Answer these questions from the text below on counting valid pairs with a hashmap:
(a) What serves as the key and what serves as the value in the hashmap?
(b) What initial frequency does an element get when it is first inserted?
(c) Which two target values are calculated for each element arr[i]?

(EXCERPT)
↓

Create a HashMap for Frequencies:

  • First, declare a hashmap (or dictionary) to store the frequencies of each element in the array. The element will be the key, and its frequency (i.e., how many times it appears in the array) will be the value.

Populate the HashMap:

  • Traverse the array once, and for each element, update its frequency in the hashmap. If the element already exists in the hashmap, increment its frequency. Otherwise, insert it with an initial frequency of 1.

Find Valid Pairs:

  • Traverse the array again. For each element arr[i]:
  • Calculate two target values: k + arr[i] and arr[i] - k.
  • For each of these two values, check if it exists in the hashmap. If it does, this means that the current element forms a valid pair with the element that has the calculated value.
  • The number of valid pairs for the current element will be the frequency of the found element (because one element can pair with multiple instances of another).
  • Add the frequency of the matching element to the count of valid pairs.

↑

(LISTED RECORDS)

↓

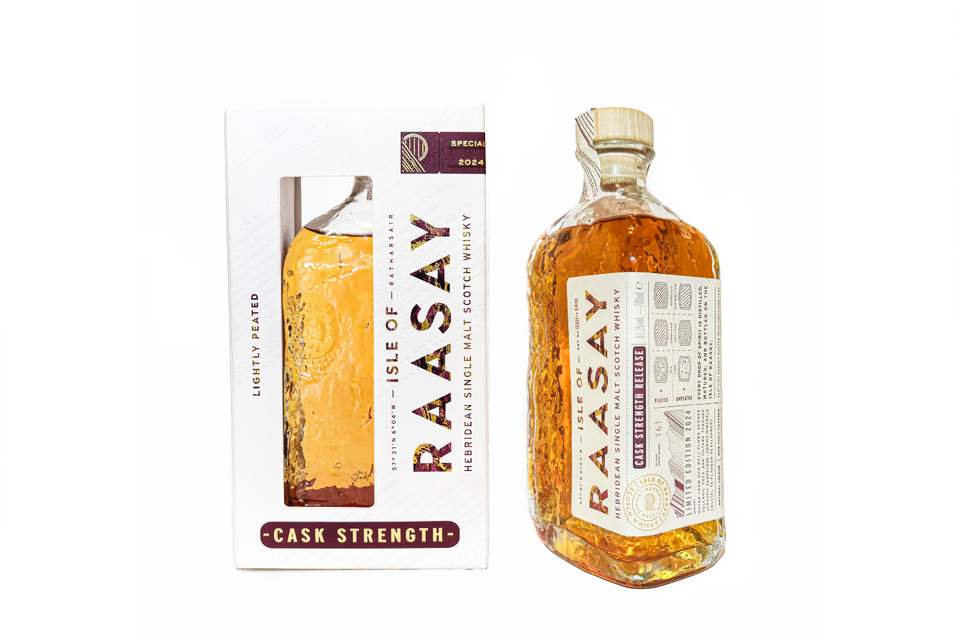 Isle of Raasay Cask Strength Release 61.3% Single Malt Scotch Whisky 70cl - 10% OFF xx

↑
↓

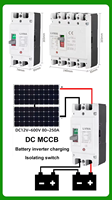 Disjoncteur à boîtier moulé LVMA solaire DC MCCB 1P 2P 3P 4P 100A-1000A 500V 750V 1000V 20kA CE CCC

↑

(SOLUTION TO THIS PROBLEM)
(a) The element is the key, and its frequency (how many times it appears in the array) is the value.
(b) It gets an initial frequency of 1.
(c) k + arr[i] and arr[i] - k.